The roots of line of research lie in the programming methodology espoused in the text books Scheme and the Art of Programming and Essentials of Programming Languages . The prototype's CPU specification comes straight from Chapter 12 of "EoPL", making it a first cousin, though the influence of Mitchell Wand, of VLISP's virtual machine. Within the scope of CCR, we believe that a coherent notion of "programming" must demonstrably transcend distinctions of hardware and software, This need is manifesting itself now in network programming, distributed and embedded software, and co-design. Thus, while a compiler derivation such as VLISP demonstrates the depth of the methodology our redirection from native-code target machine to dedicated hardware contributes to demonstrating its breadth.
This project is on the frontier of formal-methods experimentation in system design. It has already produced potentially useful artifacts. Although the components of our Scheme machine are not as complex as their commercial counterparts, the system-level verification problems are realistic. Furthermore, the CPU and the self-managing heap are viable for embedded, design-critical applications, especially when coupled with the rigorously developed VLISP Scheme compiler.

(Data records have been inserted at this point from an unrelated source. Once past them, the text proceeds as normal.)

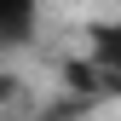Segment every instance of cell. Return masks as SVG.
<instances>
[{
	"instance_id": "obj_2",
	"label": "cell",
	"mask_w": 121,
	"mask_h": 121,
	"mask_svg": "<svg viewBox=\"0 0 121 121\" xmlns=\"http://www.w3.org/2000/svg\"><path fill=\"white\" fill-rule=\"evenodd\" d=\"M35 6L40 0H0V40H23L35 29Z\"/></svg>"
},
{
	"instance_id": "obj_1",
	"label": "cell",
	"mask_w": 121,
	"mask_h": 121,
	"mask_svg": "<svg viewBox=\"0 0 121 121\" xmlns=\"http://www.w3.org/2000/svg\"><path fill=\"white\" fill-rule=\"evenodd\" d=\"M86 52H92L98 81H115V86H121V23H92Z\"/></svg>"
}]
</instances>
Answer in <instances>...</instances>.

Application of these tools and techniques to the Java virtual machine is quite possible. We are particularly interested in the partitioning problem raised by JavaVM's object manipulation instructions, which define the boundary between a hardware core and the network system in which it is embedded. We do not know whether transformations now supported by the DDD system can tackle this decomposition or not, but it exemplifies the level of system design that we want to address in our research.
We have designed a three-year project involving two research assistants, a .25FTE electrical engineer, and six months of summer support for the PI. Although the necessary instrumentation is in place for the continuing prototyping effort, workstation upgrades must be scheduled to maintain the research environment.
If commercial interest arises for the products of this research, collaboration could be arranged with a start-up company of graduates in design derivation research having expertise in the formal reasoning tools and experience in the case study.